Questionada se haveria aconselhamento paralelo ao do Ministério da Saúde – tese que tem sido levantada na CPI por senadores críticos ao governo -, ela disse que não se encontrou com ninguém que pudesse fazer parte desse grupo. “Não encontrei com o presidente da República, fiquei praticamente isolada nesse período”, declarou.
Sobre Queiroga, disse que o ministro era “extremamente capaz, competente, orientado pelos valores corretos, da ciência”.
Araújo contou que tentou formar uma equipe própria na secretaria, mas seus convidados resistiram a assumir cargos no governo federal.
“Infelizmente, por tudo o que vem acontecendo, por essa polarização esdrúxula, os maiores talentos dessas áreas não estavam exatamente à disposição para trabalhar nessa secretaria. Não queriam trabalhar (nela).”
Em seu discurso de abertura na CPI, Araújo disse que lhe fora apresentado um “projeto sólido e a necessidade de alguém técnico e competente para conduzir esses trabalhos”.
Sua primeira frase no discurso foi de que seriam necessários 320 dias para se fazer um minuto de silêncio para cada vítima da pandemia no Brasil até agora. “Isso é intolerável e toda pessoa deve fazer o que está ao seu alcance para impedir essa hecatombe.”
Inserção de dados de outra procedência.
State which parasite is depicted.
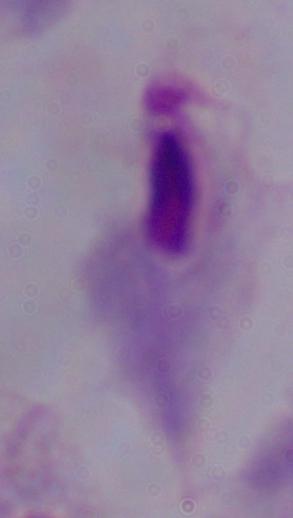
This is a trichomonad.

Micrograph. Captured at 1000x magnification.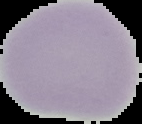
image size = 142×124 pixels
preparation = thin blood film
malaria status = uninfected
image type = cell region segmented out of the field of view; surrounding area masked to black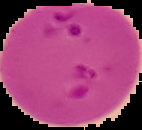
Cell region segmented out of the field of view; the surrounding area is masked to black. From a thin blood smear. Image is 142×130 pixels. Malaria status: parasitized.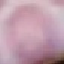 Result: no malaria parasites seen. Giemsa-stained preparation. Automatically extracted cell patch, resized to 64 × 64 pixels. Thin smear of blood. Photographed with a smartphone camera at the microscope eyepiece.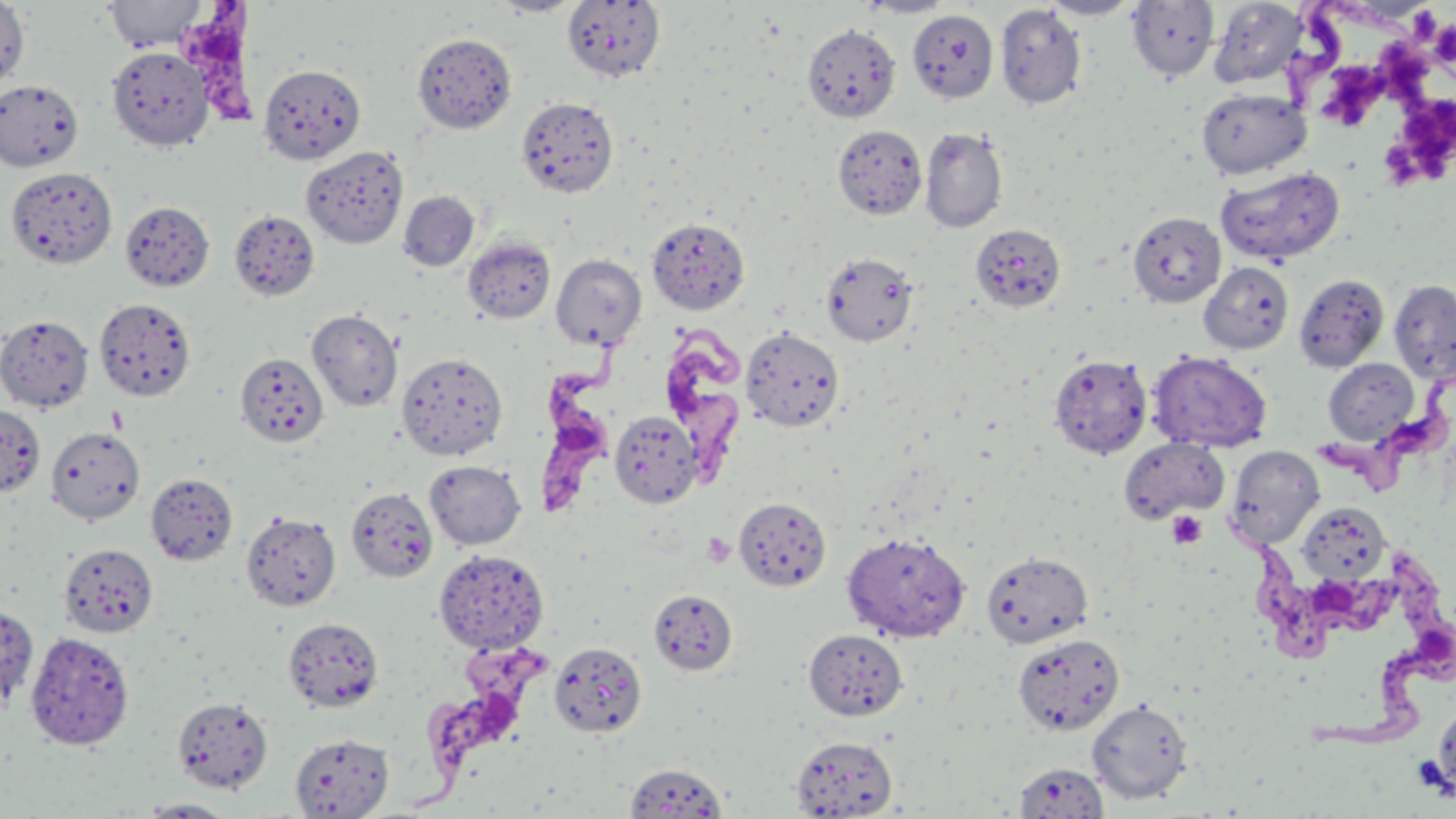
slide-level diagnosis = Trypanosoma brucei
field of view = single
preparation = thin blood film
platelet locations = approximate bounding boxes as [x1, y1, x2, y2] in pixels: [1375, 35, 1436, 101], [1331, 65, 1388, 136], [1381, 97, 1456, 183], [1166, 510, 1208, 549], [702, 532, 735, 567]
image size = 1456×819 pixels
uninfected red blood cell locations = approximate bounding boxes as [x1, y1, x2, y2] in pixels: [0, 0, 30, 92], [104, 0, 206, 51], [491, 0, 583, 17], [859, 0, 955, 18], [1039, 0, 1142, 20], [562, 1, 665, 82], [1126, 1, 1220, 81], [1208, 1, 1311, 90], [994, 4, 1087, 109], [907, 10, 998, 104], [802, 23, 901, 122], [412, 32, 517, 133], [106, 46, 214, 151], [258, 63, 366, 165], [0, 79, 84, 172], [1195, 87, 1311, 179], [516, 96, 619, 198], [832, 124, 927, 220], [919, 127, 1008, 233], [300, 146, 409, 249], [1215, 166, 1345, 266], [6, 167, 117, 269], [399, 191, 479, 270], [120, 201, 215, 291], [229, 209, 320, 302], [1127, 211, 1226, 308], [646, 217, 750, 315], [970, 223, 1065, 313], [462, 236, 556, 323], [820, 252, 919, 347], [551, 254, 647, 350], [1199, 261, 1294, 354], [1293, 273, 1390, 372], [1389, 278, 1456, 382], [93, 297, 197, 402], [306, 308, 403, 412], [0, 314, 94, 413], [741, 328, 844, 433], [1147, 351, 1272, 453], [234, 352, 328, 448], [396, 352, 508, 461], [1048, 354, 1153, 459], [1323, 358, 1419, 446], [0, 405, 45, 497], [609, 411, 702, 508], [46, 427, 144, 525], [1119, 438, 1229, 523], [1224, 445, 1325, 548], [424, 460, 527, 550], [145, 472, 237, 565], [346, 488, 438, 583], [733, 497, 831, 593], [1296, 502, 1390, 583], [240, 511, 341, 612], [842, 532, 970, 642], [58, 543, 157, 637], [434, 549, 549, 653], [981, 551, 1093, 649], [648, 589, 738, 675], [0, 603, 38, 712], [283, 618, 383, 712], [803, 629, 908, 721], [25, 631, 135, 750], [1012, 633, 1125, 736], [549, 641, 647, 738], [171, 695, 274, 794], [1432, 698, 1456, 804], [1087, 700, 1192, 804], [290, 733, 394, 818], [789, 736, 897, 817], [623, 762, 729, 818], [1013, 762, 1109, 817], [136, 798, 239, 817]
Trypanosoma brucei locations = approximate bounding boxes as [x1, y1, x2, y2] in pixels: [173, 2, 273, 137], [665, 309, 760, 489], [535, 338, 638, 526], [1312, 380, 1453, 498], [1224, 519, 1401, 675], [1304, 547, 1456, 750], [410, 639, 563, 817]
stain = May-Grünwald-Giemsa
modality = optical microscopy
magnification = 1000x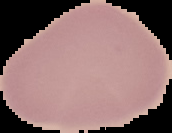
image type = segmented cell region with the area outside set to black
image size = 172×133 pixels
result = no malaria parasites detected
preparation = thin blood smear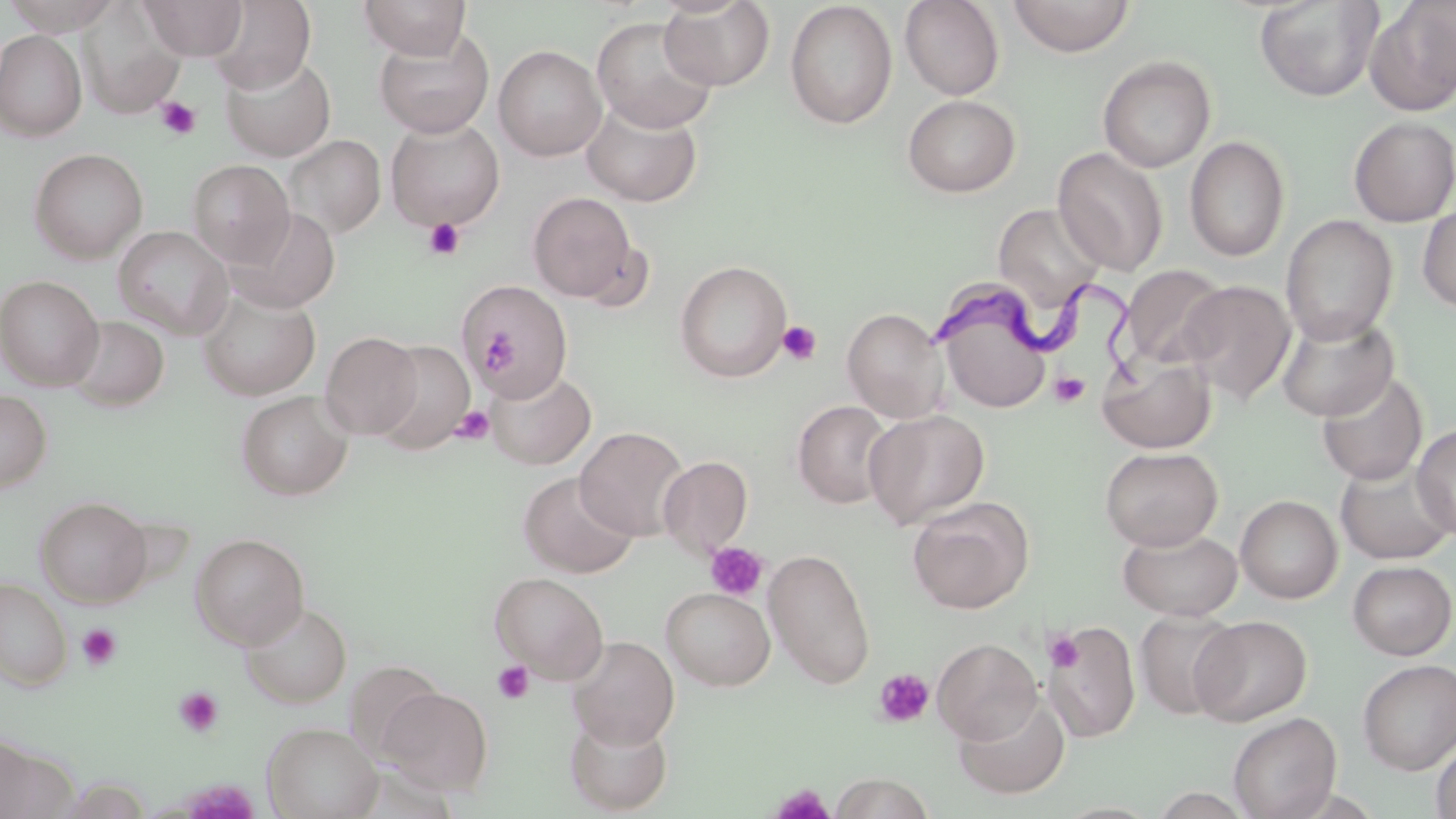
Trypanosoma brucei locations = approximate bounding boxes as named x1/y1/x2/y2 corners in pixels: (x1=936, y1=275, x2=1149, y2=384)
slide-level diagnosis = Trypanosoma brucei
image size = 1456×819 pixels
modality = optical microscopy
platelet locations = approximate bounding boxes as named x1/y1/x2/y2 corners in pixels: (x1=156, y1=97, x2=201, y2=139), (x1=423, y1=217, x2=465, y2=260), (x1=777, y1=320, x2=822, y2=365), (x1=479, y1=328, x2=518, y2=374), (x1=1050, y1=372, x2=1090, y2=406), (x1=451, y1=405, x2=495, y2=445), (x1=705, y1=542, x2=768, y2=601), (x1=77, y1=623, x2=122, y2=672), (x1=1045, y1=629, x2=1084, y2=672), (x1=492, y1=660, x2=535, y2=705), (x1=873, y1=669, x2=935, y2=728), (x1=173, y1=686, x2=225, y2=738), (x1=771, y1=784, x2=835, y2=819)
uninfected red blood cell locations = approximate bounding boxes as named x1/y1/x2/y2 corners in pixels: (x1=2, y1=0, x2=123, y2=35), (x1=140, y1=0, x2=247, y2=60), (x1=209, y1=0, x2=316, y2=93), (x1=358, y1=0, x2=472, y2=59), (x1=659, y1=0, x2=775, y2=91), (x1=899, y1=0, x2=1004, y2=100), (x1=1008, y1=0, x2=1134, y2=57), (x1=784, y1=1, x2=898, y2=129), (x1=1254, y1=1, x2=1384, y2=102), (x1=1365, y1=1, x2=1456, y2=115), (x1=77, y1=3, x2=185, y2=119), (x1=591, y1=16, x2=719, y2=133), (x1=374, y1=27, x2=494, y2=138), (x1=0, y1=29, x2=86, y2=141), (x1=494, y1=45, x2=606, y2=161), (x1=221, y1=53, x2=335, y2=161), (x1=1098, y1=55, x2=1215, y2=173), (x1=902, y1=95, x2=1021, y2=197), (x1=581, y1=98, x2=703, y2=207), (x1=1348, y1=116, x2=1456, y2=227), (x1=385, y1=118, x2=505, y2=231), (x1=283, y1=133, x2=385, y2=239), (x1=1185, y1=135, x2=1290, y2=262), (x1=1053, y1=147, x2=1169, y2=276), (x1=29, y1=148, x2=148, y2=263), (x1=187, y1=159, x2=294, y2=268), (x1=527, y1=192, x2=637, y2=301), (x1=993, y1=202, x2=1107, y2=311), (x1=1417, y1=203, x2=1456, y2=313), (x1=229, y1=207, x2=341, y2=313), (x1=1281, y1=215, x2=1398, y2=344), (x1=113, y1=225, x2=234, y2=339), (x1=675, y1=260, x2=792, y2=383), (x1=1121, y1=264, x2=1229, y2=371), (x1=0, y1=275, x2=103, y2=390), (x1=462, y1=279, x2=575, y2=399), (x1=1178, y1=279, x2=1297, y2=405), (x1=933, y1=283, x2=1053, y2=415), (x1=198, y1=289, x2=320, y2=401), (x1=842, y1=306, x2=950, y2=423), (x1=1277, y1=312, x2=1399, y2=422), (x1=64, y1=315, x2=169, y2=412), (x1=321, y1=331, x2=423, y2=439), (x1=374, y1=340, x2=475, y2=454), (x1=1098, y1=353, x2=1216, y2=453), (x1=485, y1=367, x2=596, y2=470), (x1=1316, y1=371, x2=1428, y2=486), (x1=0, y1=389, x2=52, y2=492), (x1=235, y1=390, x2=353, y2=501), (x1=792, y1=400, x2=895, y2=508), (x1=864, y1=409, x2=990, y2=528), (x1=1412, y1=424, x2=1456, y2=541), (x1=575, y1=426, x2=689, y2=540), (x1=1101, y1=446, x2=1223, y2=550), (x1=658, y1=455, x2=753, y2=557), (x1=1336, y1=460, x2=1455, y2=566), (x1=519, y1=472, x2=638, y2=578), (x1=907, y1=495, x2=1034, y2=614), (x1=1235, y1=495, x2=1342, y2=603), (x1=35, y1=496, x2=152, y2=607), (x1=1118, y1=527, x2=1242, y2=620), (x1=190, y1=533, x2=309, y2=650), (x1=763, y1=548, x2=876, y2=689), (x1=1348, y1=560, x2=1456, y2=660), (x1=490, y1=571, x2=608, y2=683), (x1=0, y1=580, x2=72, y2=690), (x1=661, y1=587, x2=775, y2=690), (x1=241, y1=601, x2=351, y2=707), (x1=1134, y1=609, x2=1242, y2=720), (x1=1191, y1=615, x2=1312, y2=726), (x1=1042, y1=623, x2=1140, y2=741), (x1=566, y1=635, x2=680, y2=748), (x1=932, y1=638, x2=1043, y2=744), (x1=1357, y1=659, x2=1456, y2=775), (x1=378, y1=687, x2=493, y2=795), (x1=954, y1=693, x2=1070, y2=799), (x1=565, y1=711, x2=674, y2=815), (x1=1229, y1=712, x2=1341, y2=819), (x1=263, y1=722, x2=381, y2=819), (x1=1430, y1=738, x2=1456, y2=819), (x1=1, y1=740, x2=73, y2=818), (x1=828, y1=773, x2=936, y2=818)
field of view = single
stain = May-Grünwald-Giemsa
preparation = thin blood smear
magnification = 1000x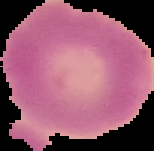

Segmented cell region on a black background. From a thin blood film. Result: no malaria parasites detected. Image is 154×151 pixels.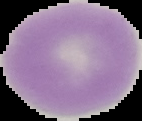

Image is 142×121 pixels. From a thin blood smear. Cell region segmented out of the field of view; the surrounding area is masked to black. Malaria status: uninfected.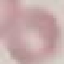

Summary:
  - Result: negative for malaria parasites
  - Stain: Giemsa
  - Capture: smartphone camera at the microscope eyepiece
  - Preparation: thin smear
  - Image type: cell patch, automatically extracted from a larger field of view and resized to 64 × 64 pixels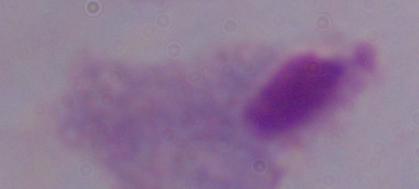
Summary:
  - Identification: trichomonad
  - Magnification: 1000x
  - Modality: micrograph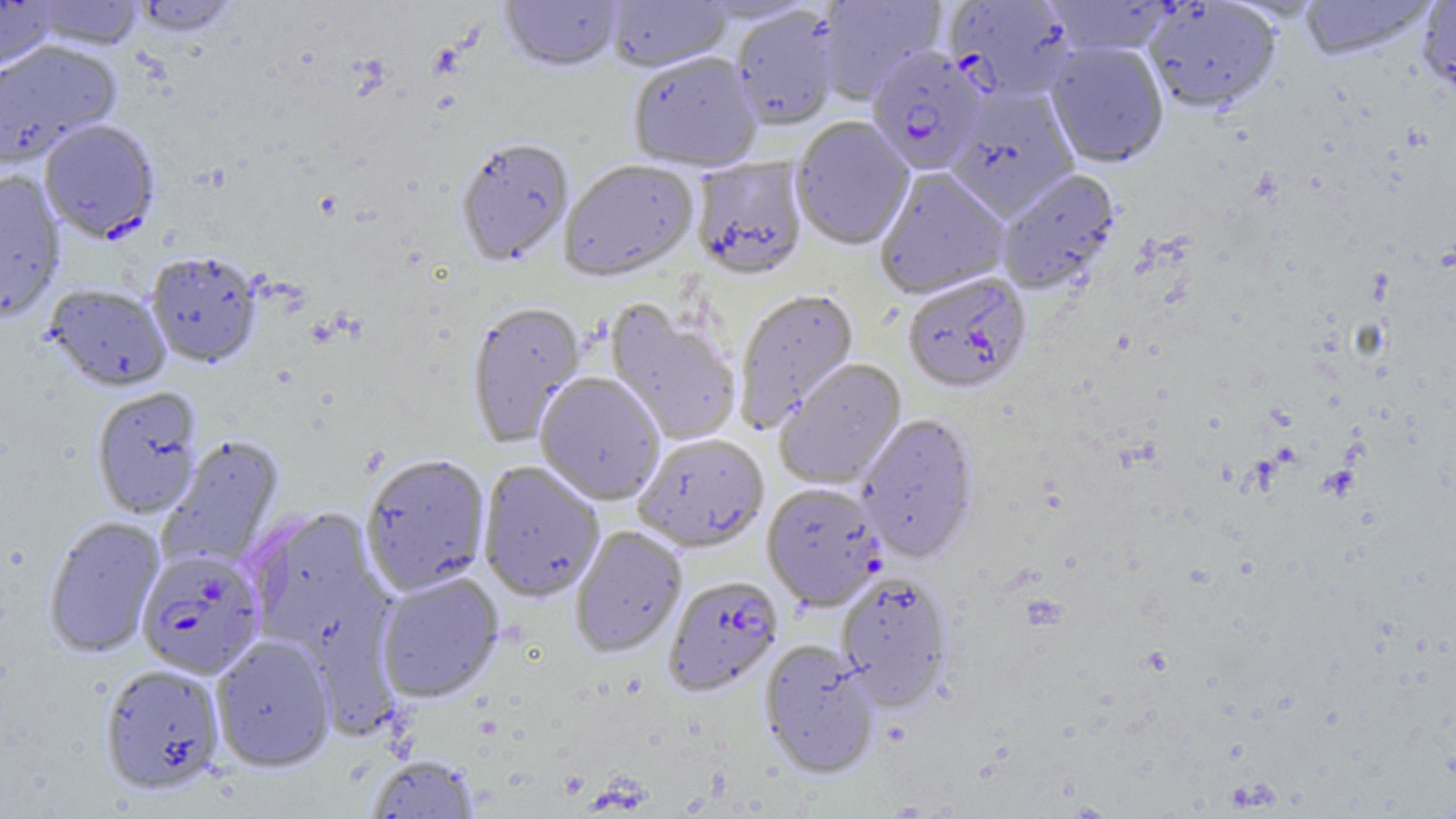
plasmodium_falciparum_infected_red_blood_cell_locations: 'approximate bounding boxes as named x1/y1/x2/y2 corners in pixels: (x1=944, y1=1, x2=1077, y2=102), (x1=865, y1=47, x2=987, y2=176), (x1=39, y1=120, x2=161, y2=245), (x1=903, y1=273, x2=1032, y2=396), (x1=137, y1=550, x2=264, y2=679), (x1=664, y1=576, x2=782, y2=696)'
slide_level_diagnosis: Plasmodium falciparum
uninfected_red_blood_cell_locations: 'approximate bounding boxes as named x1/y1/x2/y2 corners in pixels: (x1=500, y1=0, x2=623, y2=75), (x1=816, y1=0, x2=946, y2=104), (x1=1043, y1=0, x2=1177, y2=56), (x1=1299, y1=0, x2=1437, y2=62), (x1=1418, y1=0, x2=1456, y2=98), (x1=0, y1=1, x2=59, y2=74), (x1=27, y1=1, x2=146, y2=51), (x1=129, y1=1, x2=240, y2=37), (x1=604, y1=1, x2=733, y2=73), (x1=1144, y1=1, x2=1282, y2=113), (x1=730, y1=6, x2=841, y2=132), (x1=0, y1=40, x2=122, y2=168), (x1=1045, y1=41, x2=1169, y2=168), (x1=628, y1=53, x2=762, y2=174), (x1=946, y1=86, x2=1080, y2=221), (x1=791, y1=117, x2=914, y2=252), (x1=456, y1=140, x2=574, y2=268), (x1=692, y1=158, x2=809, y2=282), (x1=559, y1=162, x2=700, y2=283), (x1=874, y1=167, x2=1010, y2=300), (x1=997, y1=169, x2=1120, y2=295), (x1=0, y1=171, x2=66, y2=322), (x1=146, y1=252, x2=261, y2=369), (x1=45, y1=286, x2=171, y2=393), (x1=733, y1=289, x2=859, y2=432), (x1=466, y1=303, x2=586, y2=448), (x1=604, y1=303, x2=742, y2=446), (x1=775, y1=359, x2=906, y2=489), (x1=535, y1=373, x2=665, y2=507), (x1=91, y1=387, x2=203, y2=519), (x1=856, y1=414, x2=979, y2=564), (x1=633, y1=435, x2=769, y2=554), (x1=160, y1=436, x2=284, y2=572), (x1=360, y1=454, x2=492, y2=596), (x1=477, y1=462, x2=605, y2=603), (x1=762, y1=484, x2=886, y2=612), (x1=247, y1=507, x2=385, y2=650), (x1=44, y1=516, x2=165, y2=659), (x1=570, y1=526, x2=686, y2=659), (x1=836, y1=572, x2=953, y2=712), (x1=375, y1=573, x2=504, y2=704), (x1=210, y1=637, x2=335, y2=773), (x1=759, y1=641, x2=879, y2=780), (x1=99, y1=663, x2=226, y2=796), (x1=365, y1=754, x2=480, y2=818)'
preparation: thin blood smear
magnification: 1000x
field_of_view: one of a larger specimen
modality: optical microscopy
image_size: 1456×819 pixelsName the blood parasite species.
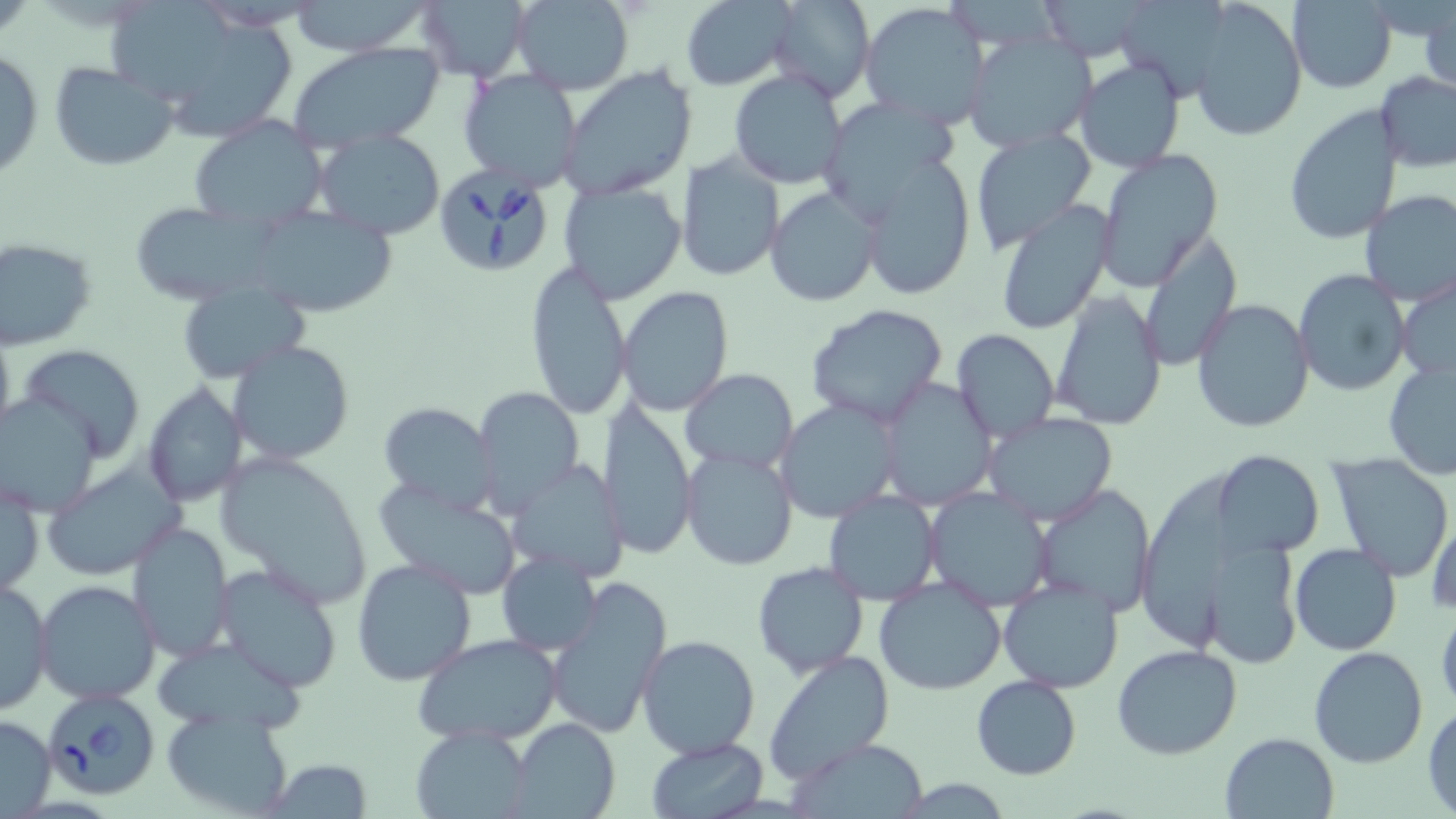
Babesia divergens.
Queiroga negou pressão do Planalto
O motivo da saída de Araújo não foi detalhado na época pelo ministro da Saúde, Marcelo Queiroga, nem pelo ministério, que informou apenas que buscaria “outro nome com perfil profissional semelhante: técnico e baseado em evidências científicas”.
Na ocasião, Queiroga negou que tivesse havido pressão, por parte do Palácio do Planalto, contra a nomeação da médica. Em audiência no Congresso, o ministro afirmou que Araújo não chegou a ser nomeada e agregou que em cargos do tipo “é necessário que exista validação técnica e também validação política, para todos os cargos”.
Reportagem do jornal O Globo, porém, mostrava que Araújo havia se manifestado em suas redes sociais contra o uso da cloroquina e de outros remédios que o governo chegou a promover ativamente como “tratamento precoce”, apesar de as evidências científicas apontarem que esses medicamentos não têm eficácia contra a covid-19 – e podem, ao contrário, trazer efeitos colaterais graves e gerar uma falsa sensação de proteção.
Após o depoimento de Araújo, o ministro Queiroga deverá ser reconvocado para depor à CPI.
O relator da CPI, senador Renan Calheiros (MDB-AL), afirmou durante o depoimento de Araújo que o recuo na nomeação dela como secretaria “demonstra que o ministro (Queiroga) continua sem autonomia técnica para definir sua equipe”.
O presidente da CPI, senador Omar Aziz (PSD-AM) também fez críticas ao governo, afirmando que “não estão interessados em quem está capacitado para gerenciar a crise, estão interessados em quem compactua com o tratamento precoce e a imunidade de rebanho e com a política de colocar goela abaixo a cloroquina”.
O senador governista Marcos Rogerio (DEM-RO) afirmou que a confirmação de Araújo de que ela não teve nenhum contato com o Planalto aponta que existe uma “falsa narrativa” de interferência de um gabinete paralelo na condução da pandemia.
O senador agregou que não é incomum que nomeações como a de Araújo sejam revistas dentro da estrutura governamental. “Apesar da estranheza que se mostra aqui, todos aqui sabem que não existem no Poder Executivo nomeações automáticas”, declarou. “Em todos os cargos há liberdade plena para nomear e exonerar. É uma histeria que se tem praticado dentro do Parlamento quando este ou aquele é ou não nomeado.”
Omar Aziz respondeu que isso não deveria se aplicar para um período emergencial como a pandemia: “Numa guerra alianças são feitas, e estamos em uma guerra”.